## Material

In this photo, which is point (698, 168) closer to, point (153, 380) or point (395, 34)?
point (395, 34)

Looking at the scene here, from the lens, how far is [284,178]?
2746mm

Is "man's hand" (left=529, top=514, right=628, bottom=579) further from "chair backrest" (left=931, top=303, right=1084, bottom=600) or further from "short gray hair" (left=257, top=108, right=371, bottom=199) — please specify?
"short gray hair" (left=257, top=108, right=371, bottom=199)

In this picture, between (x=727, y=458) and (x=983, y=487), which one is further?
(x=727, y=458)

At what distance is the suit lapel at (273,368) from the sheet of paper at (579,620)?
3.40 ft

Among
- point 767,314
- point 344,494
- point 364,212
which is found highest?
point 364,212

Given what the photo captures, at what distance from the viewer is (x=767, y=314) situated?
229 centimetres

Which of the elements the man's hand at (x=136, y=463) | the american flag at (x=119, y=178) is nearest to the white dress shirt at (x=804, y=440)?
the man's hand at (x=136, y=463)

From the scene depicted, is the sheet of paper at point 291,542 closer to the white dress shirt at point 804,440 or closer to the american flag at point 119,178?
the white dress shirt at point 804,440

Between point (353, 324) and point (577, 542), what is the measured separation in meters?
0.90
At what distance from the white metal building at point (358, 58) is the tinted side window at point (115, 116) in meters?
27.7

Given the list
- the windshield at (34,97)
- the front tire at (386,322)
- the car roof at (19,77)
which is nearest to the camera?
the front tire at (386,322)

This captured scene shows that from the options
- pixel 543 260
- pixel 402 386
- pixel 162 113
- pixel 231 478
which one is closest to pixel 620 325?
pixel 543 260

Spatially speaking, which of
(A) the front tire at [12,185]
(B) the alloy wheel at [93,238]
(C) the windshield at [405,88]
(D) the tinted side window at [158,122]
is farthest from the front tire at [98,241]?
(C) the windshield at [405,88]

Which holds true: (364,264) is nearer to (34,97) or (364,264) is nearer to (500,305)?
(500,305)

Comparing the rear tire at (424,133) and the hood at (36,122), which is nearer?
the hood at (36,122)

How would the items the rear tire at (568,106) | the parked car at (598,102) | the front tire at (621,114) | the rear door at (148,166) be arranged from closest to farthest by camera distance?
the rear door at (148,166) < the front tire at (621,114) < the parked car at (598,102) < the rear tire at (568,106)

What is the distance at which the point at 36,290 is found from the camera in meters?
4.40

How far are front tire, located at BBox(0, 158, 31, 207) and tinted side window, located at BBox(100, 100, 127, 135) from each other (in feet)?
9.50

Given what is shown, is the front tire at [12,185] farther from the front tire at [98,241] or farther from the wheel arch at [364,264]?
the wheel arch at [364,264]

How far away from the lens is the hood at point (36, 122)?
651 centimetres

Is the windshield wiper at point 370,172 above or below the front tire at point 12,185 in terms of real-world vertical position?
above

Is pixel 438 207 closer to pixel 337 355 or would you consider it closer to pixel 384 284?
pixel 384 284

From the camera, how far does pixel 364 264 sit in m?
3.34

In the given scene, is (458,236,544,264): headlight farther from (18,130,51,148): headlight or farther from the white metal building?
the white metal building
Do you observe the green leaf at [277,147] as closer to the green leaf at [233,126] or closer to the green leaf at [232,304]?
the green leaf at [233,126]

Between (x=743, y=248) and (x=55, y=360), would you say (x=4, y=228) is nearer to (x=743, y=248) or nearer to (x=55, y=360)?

## Goal of the exercise
Copy out verbatim the lines of the data above, starting with the line that contains "Given what is" and continuing through the last line of the data.

## Solved exercise
Given what is shown, is the front tire at [12,185] farther from the front tire at [98,241] or farther from the wheel arch at [364,264]?
the wheel arch at [364,264]

How far away from the lens is the hood at point (36, 122)?
651 centimetres

Is the windshield wiper at point 370,172 above or below the front tire at point 12,185 in terms of real-world vertical position?
above

Is pixel 438 207 closer to pixel 337 355 or would you consider it closer to pixel 384 284?
pixel 384 284

From the camera, how far does pixel 364 264 sit in m?
3.34

In the given scene, is (458,236,544,264): headlight farther from (18,130,51,148): headlight or farther from the white metal building?
the white metal building
Do you observe the green leaf at [277,147] as closer to the green leaf at [233,126] or closer to the green leaf at [232,304]?
the green leaf at [233,126]

Between (x=743, y=248) and (x=55, y=360), would you say (x=4, y=228) is nearer to (x=743, y=248) or nearer to (x=55, y=360)?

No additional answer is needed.